## TEXT PASSAGE
◇ ◇ ◇ ◇

A Democrat who won a hotly contested Wisconsin state Supreme Court judgeship called her election victory “bittersweet” because of rising COVID-19 cases linked to in-person voting forced by state Republicans.
“I find it unconscionable that Wisconsin voters were forced to choose between their safety and having their voices heard in our democracy,” wrote Wisconsin Supreme Court Justice-elect Jill Karofsky in an op-ed in The New York Times Monday.
The GOP won court battles to scuttle Gov. Tony Evers’ bid for more time for mail-in ballots so people wouldn’t have to risk COVID-19 contagion to vote. Forty new cases of COVID-19 in Milwaukee County alone have now been linked to the April 7 election.
She noted that Wisconsin judges backing the Republicans all voted early, so they personally risked nothing, even as they sent other voters into danger. To protect themselves, the judges didn’t meet face to face to hear the case. Yet citizens, in order to exercise their right to vote, had to endure hours on lines where they risked contagion, Karofsky pointed out.

◇ ◇ ◇ ◇

## PROBLEM TO SOLVE
Reproduce the passage about Jill Karofsky's Wisconsin Supreme Court victory word for word, from start to finish.

◇ ◇ ◇ ◇

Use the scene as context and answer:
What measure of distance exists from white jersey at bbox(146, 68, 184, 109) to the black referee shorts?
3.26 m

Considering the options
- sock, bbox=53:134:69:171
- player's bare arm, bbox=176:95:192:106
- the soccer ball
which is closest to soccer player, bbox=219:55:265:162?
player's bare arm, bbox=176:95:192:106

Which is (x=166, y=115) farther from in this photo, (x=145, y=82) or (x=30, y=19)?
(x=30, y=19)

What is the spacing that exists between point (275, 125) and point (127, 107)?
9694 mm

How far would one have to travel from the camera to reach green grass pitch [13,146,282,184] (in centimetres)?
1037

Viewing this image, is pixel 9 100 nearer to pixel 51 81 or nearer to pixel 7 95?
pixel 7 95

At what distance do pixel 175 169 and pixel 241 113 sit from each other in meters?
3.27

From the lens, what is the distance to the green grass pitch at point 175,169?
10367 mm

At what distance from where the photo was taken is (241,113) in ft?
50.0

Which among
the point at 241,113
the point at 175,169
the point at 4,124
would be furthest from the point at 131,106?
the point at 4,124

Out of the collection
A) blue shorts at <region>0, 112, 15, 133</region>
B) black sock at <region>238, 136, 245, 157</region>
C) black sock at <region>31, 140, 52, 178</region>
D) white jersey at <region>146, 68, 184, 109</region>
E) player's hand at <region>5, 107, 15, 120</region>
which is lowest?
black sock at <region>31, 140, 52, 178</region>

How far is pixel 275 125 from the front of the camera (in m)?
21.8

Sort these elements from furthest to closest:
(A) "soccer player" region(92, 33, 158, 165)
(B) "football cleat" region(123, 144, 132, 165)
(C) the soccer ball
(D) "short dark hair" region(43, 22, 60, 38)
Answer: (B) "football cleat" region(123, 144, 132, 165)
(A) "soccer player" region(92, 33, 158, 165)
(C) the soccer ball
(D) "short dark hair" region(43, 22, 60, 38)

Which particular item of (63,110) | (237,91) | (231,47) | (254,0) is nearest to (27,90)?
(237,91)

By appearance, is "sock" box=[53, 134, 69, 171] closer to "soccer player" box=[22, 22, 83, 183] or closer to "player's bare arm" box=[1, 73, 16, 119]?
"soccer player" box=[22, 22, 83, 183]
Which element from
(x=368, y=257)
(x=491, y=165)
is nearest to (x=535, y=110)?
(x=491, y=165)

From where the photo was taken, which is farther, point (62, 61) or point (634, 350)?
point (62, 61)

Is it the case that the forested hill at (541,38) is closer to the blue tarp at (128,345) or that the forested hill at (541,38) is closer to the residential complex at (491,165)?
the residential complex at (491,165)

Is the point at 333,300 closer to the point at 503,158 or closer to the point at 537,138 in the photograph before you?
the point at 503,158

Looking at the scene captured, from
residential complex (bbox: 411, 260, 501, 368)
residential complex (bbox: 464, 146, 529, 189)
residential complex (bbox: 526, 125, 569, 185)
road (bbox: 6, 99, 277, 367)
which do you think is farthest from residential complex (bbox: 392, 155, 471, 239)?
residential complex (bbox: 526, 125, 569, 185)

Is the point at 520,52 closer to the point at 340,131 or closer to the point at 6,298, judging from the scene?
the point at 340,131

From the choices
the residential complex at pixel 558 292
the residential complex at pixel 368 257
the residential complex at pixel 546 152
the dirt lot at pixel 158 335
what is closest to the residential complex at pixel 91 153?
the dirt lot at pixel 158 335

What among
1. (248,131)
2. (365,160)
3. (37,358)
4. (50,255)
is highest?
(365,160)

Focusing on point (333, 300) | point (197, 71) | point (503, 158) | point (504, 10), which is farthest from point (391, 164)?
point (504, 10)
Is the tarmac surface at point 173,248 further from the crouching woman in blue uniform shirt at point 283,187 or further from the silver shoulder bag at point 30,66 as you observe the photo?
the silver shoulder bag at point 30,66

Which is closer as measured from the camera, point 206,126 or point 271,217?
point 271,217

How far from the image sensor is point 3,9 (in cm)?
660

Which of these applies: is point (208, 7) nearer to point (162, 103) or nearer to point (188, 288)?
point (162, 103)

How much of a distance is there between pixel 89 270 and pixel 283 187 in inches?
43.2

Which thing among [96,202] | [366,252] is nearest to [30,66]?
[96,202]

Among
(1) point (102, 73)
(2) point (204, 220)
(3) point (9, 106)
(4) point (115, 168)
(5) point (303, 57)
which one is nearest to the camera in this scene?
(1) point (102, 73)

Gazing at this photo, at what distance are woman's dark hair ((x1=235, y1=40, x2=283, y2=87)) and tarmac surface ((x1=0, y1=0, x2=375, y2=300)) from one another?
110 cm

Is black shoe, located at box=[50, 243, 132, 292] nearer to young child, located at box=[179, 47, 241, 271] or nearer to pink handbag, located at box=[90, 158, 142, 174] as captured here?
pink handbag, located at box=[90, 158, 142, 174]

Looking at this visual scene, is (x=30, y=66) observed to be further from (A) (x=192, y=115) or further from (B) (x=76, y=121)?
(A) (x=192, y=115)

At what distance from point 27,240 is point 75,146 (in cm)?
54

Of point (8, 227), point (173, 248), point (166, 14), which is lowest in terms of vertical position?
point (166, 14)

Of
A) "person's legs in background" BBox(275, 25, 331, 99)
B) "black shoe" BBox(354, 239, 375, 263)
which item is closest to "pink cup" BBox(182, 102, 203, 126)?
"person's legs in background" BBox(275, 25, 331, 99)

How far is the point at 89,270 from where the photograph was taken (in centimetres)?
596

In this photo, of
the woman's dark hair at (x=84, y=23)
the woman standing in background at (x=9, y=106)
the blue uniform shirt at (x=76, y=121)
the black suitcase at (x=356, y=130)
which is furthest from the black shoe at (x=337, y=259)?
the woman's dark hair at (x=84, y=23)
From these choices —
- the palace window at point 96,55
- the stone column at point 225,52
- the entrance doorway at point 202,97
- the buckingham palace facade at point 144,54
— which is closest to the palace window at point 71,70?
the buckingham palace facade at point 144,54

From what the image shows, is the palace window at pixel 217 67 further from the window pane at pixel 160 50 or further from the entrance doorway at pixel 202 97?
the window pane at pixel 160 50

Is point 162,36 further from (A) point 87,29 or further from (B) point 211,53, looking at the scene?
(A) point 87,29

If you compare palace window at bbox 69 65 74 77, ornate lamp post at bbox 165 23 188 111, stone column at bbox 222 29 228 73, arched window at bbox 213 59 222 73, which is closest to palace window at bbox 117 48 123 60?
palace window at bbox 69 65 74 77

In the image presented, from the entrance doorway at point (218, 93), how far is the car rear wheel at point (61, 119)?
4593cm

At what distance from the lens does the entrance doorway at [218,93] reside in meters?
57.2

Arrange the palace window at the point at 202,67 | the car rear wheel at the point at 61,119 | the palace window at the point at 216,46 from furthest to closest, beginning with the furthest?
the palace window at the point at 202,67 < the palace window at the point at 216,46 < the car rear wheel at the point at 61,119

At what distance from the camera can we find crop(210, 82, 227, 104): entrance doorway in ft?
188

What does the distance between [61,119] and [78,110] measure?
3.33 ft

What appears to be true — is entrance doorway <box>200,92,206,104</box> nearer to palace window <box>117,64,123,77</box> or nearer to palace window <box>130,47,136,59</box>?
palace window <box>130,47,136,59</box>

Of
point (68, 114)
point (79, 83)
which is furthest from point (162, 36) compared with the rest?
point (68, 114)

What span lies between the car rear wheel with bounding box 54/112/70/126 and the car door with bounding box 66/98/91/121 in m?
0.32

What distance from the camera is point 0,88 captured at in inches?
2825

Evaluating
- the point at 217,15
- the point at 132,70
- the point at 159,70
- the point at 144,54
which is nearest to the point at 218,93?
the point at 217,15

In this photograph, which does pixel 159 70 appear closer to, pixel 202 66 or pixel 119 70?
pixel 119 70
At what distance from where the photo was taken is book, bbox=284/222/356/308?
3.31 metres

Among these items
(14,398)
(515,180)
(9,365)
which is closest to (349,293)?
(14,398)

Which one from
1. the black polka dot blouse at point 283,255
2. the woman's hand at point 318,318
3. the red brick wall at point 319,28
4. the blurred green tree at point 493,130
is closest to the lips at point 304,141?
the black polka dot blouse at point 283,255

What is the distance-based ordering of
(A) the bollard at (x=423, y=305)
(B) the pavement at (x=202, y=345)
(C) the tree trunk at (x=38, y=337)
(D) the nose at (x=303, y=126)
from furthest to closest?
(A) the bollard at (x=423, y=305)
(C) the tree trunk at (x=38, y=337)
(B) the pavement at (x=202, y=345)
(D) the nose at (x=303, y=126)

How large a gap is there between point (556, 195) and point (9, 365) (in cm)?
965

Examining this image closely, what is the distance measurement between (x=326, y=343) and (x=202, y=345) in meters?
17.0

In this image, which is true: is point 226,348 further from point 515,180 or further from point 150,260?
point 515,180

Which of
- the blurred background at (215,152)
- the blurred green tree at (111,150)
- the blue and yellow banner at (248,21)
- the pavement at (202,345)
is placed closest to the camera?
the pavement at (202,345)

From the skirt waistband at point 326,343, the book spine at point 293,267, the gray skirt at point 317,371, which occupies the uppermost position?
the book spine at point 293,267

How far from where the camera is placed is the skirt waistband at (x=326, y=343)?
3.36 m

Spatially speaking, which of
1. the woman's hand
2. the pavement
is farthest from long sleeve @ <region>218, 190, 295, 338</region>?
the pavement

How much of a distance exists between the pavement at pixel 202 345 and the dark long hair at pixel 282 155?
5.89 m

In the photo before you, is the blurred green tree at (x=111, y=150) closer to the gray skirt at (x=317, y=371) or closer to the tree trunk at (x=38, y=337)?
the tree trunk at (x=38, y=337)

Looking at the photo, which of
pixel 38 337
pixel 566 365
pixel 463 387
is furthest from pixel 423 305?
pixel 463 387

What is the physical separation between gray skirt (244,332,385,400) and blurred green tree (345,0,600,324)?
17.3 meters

◇ ◇ ◇ ◇

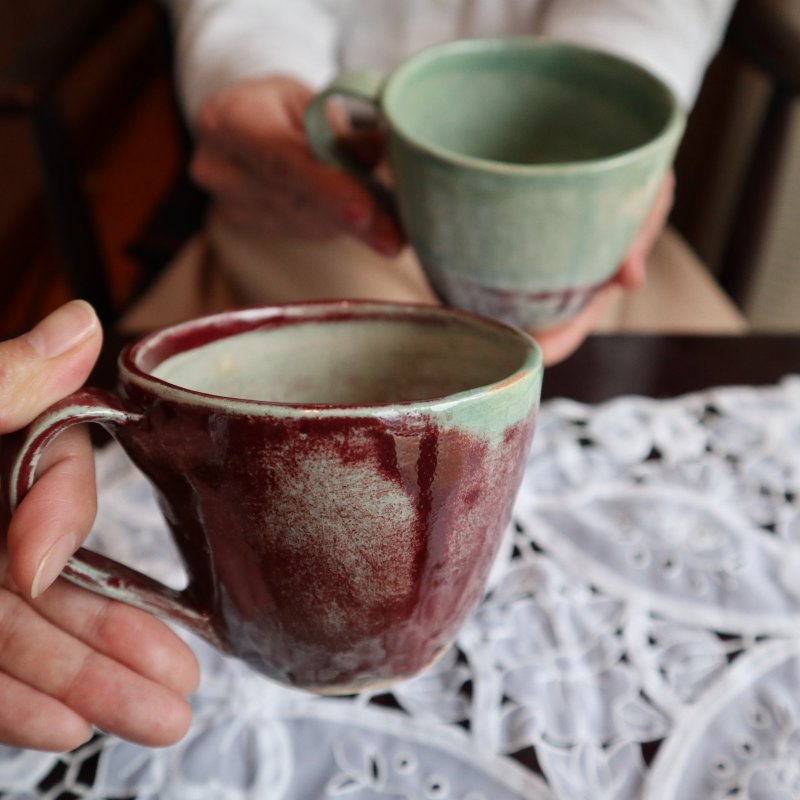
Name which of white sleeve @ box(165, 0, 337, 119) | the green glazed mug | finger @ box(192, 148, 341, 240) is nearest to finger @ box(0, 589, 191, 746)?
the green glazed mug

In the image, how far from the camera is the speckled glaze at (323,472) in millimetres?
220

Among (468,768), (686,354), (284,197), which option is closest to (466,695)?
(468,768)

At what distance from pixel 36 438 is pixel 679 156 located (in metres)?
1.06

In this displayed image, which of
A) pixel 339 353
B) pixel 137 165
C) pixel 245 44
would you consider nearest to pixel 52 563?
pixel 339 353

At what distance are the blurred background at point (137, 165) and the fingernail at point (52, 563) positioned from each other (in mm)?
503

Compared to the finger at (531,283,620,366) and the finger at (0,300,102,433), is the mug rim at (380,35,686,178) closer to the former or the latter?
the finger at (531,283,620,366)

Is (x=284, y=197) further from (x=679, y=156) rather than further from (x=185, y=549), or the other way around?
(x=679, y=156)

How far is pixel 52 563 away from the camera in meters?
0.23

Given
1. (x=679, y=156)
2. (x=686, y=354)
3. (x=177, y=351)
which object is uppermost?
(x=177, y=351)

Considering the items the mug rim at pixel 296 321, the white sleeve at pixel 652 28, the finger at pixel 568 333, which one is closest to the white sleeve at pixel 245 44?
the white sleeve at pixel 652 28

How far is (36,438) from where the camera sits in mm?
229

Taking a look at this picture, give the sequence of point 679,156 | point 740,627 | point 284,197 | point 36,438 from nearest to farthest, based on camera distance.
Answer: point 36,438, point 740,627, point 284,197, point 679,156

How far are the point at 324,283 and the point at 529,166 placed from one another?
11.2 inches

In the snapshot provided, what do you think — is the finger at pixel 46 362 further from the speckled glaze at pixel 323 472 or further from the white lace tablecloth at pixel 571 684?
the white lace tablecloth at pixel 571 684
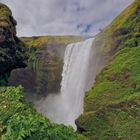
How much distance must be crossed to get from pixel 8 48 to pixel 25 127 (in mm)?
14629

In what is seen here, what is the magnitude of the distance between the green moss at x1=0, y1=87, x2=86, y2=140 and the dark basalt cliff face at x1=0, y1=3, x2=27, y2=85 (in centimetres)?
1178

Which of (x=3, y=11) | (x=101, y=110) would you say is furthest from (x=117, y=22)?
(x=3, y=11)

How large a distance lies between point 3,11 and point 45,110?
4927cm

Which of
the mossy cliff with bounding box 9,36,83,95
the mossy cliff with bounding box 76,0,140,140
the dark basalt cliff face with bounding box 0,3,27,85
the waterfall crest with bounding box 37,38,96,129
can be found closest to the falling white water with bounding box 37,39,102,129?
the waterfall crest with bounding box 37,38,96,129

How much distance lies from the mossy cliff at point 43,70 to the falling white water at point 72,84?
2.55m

◇ ◇ ◇ ◇

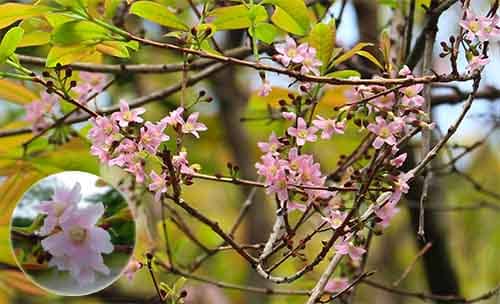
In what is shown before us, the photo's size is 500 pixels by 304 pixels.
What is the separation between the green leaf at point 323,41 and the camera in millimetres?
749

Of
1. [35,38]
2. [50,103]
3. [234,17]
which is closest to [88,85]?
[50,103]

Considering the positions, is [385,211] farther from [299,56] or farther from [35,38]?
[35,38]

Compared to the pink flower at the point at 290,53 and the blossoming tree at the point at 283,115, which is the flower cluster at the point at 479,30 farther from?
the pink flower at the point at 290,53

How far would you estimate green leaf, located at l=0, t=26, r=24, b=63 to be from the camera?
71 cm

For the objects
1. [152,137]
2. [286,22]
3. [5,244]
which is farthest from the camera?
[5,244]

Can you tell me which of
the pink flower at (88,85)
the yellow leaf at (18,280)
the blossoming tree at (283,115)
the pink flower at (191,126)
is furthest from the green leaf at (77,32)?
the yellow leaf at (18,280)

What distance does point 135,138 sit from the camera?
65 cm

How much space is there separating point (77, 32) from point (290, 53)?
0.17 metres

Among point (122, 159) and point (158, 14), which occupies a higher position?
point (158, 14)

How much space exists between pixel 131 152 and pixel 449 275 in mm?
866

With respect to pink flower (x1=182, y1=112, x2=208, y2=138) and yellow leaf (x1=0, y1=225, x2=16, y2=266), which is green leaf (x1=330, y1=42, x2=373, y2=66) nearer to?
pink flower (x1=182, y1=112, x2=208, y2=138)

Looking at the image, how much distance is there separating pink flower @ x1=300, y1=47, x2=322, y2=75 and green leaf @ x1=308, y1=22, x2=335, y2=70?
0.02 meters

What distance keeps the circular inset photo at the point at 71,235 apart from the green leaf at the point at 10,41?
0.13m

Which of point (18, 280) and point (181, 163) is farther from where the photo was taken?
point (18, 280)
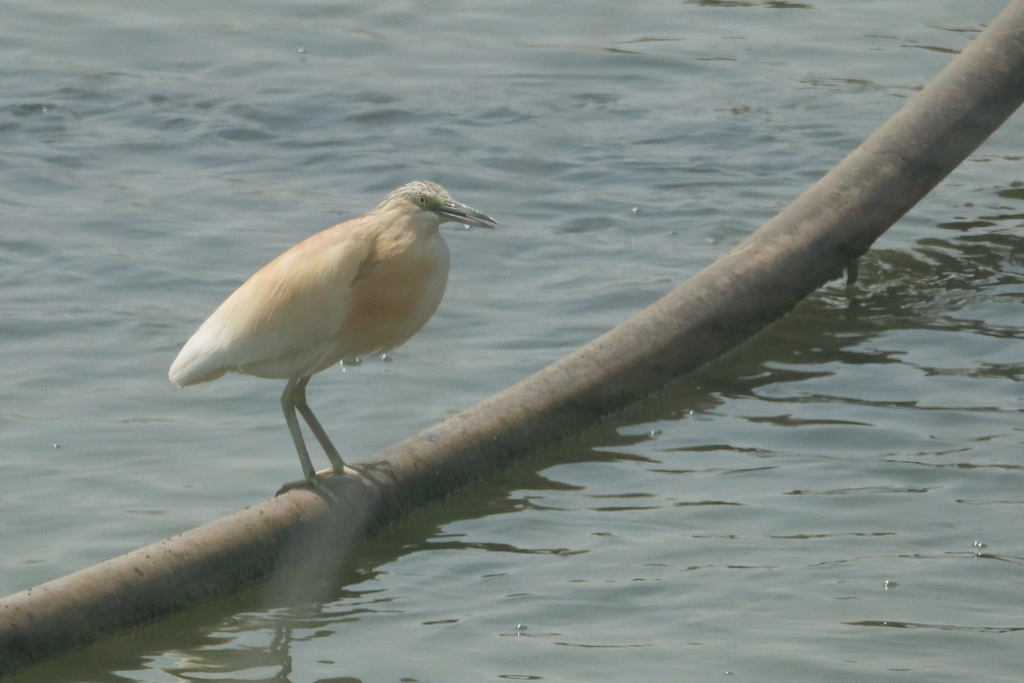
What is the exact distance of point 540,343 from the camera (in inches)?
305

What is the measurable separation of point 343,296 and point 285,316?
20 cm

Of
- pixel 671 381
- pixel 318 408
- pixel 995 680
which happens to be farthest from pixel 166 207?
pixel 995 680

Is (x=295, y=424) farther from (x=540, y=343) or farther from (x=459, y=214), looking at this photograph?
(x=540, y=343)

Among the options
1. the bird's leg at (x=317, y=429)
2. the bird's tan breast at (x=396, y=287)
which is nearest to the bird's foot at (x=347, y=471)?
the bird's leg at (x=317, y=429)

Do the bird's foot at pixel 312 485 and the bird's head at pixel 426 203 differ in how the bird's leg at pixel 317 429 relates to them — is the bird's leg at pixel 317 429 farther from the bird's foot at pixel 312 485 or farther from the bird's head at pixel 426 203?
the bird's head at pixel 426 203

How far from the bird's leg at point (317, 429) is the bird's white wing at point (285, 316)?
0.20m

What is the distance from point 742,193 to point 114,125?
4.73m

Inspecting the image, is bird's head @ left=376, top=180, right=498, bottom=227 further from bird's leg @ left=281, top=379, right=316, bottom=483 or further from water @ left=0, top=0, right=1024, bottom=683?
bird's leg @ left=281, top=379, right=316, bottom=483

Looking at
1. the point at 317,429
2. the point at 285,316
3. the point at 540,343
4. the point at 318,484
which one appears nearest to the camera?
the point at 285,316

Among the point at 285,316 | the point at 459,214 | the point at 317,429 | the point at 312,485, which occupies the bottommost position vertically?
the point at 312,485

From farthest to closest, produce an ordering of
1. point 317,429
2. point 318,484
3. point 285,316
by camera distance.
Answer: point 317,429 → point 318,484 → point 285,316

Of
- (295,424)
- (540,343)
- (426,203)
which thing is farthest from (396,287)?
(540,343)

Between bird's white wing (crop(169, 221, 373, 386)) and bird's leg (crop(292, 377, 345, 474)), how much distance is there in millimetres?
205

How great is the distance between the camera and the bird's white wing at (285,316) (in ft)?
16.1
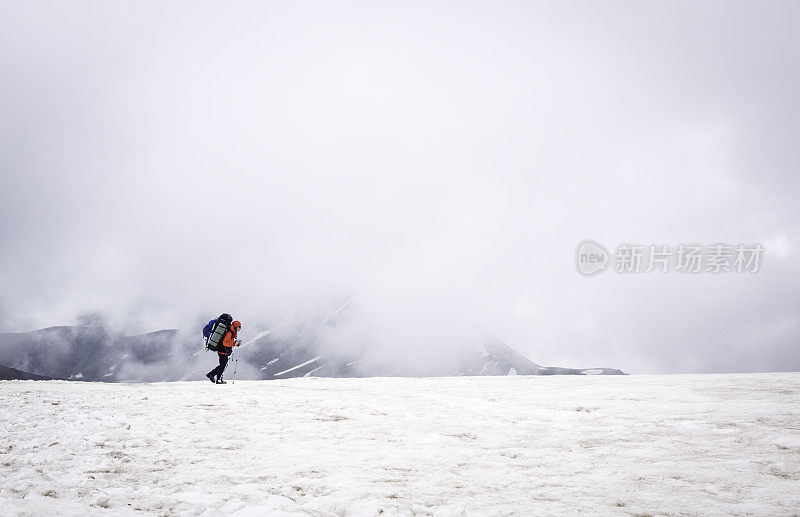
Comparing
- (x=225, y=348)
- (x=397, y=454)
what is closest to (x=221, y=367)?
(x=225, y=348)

◇ ◇ ◇ ◇

## EXPECTED ANSWER
A Democrat who won a hotly contested Wisconsin state Supreme Court judgeship called her election victory “bittersweet” because of rising COVID-19 cases linked to in-person voting forced by state Republicans.
“I find it unconscionable that Wisconsin voters were forced to choose between their safety and having their voices heard in our democracy,” wrote Wisconsin Supreme Court Justice-elect Jill Karofsky in an op-ed in The New York Times Monday.
The GOP won court battles to scuttle Gov. Tony Evers’ bid for more time for mail-in ballots so people wouldn’t have to risk COVID-19 contagion to vote. Forty new cases of COVID-19 in Milwaukee County alone have now been linked to the April 7 election.
She noted that Wisconsin judges backing the Republicans all voted early, so they personally risked nothing, even as they sent other voters into danger. To protect themselves, the judges didn’t meet face to face to hear the case. Yet citizens, in order to exercise their right to vote, had to endure hours on lines where they risked contagion, Karofsky pointed out.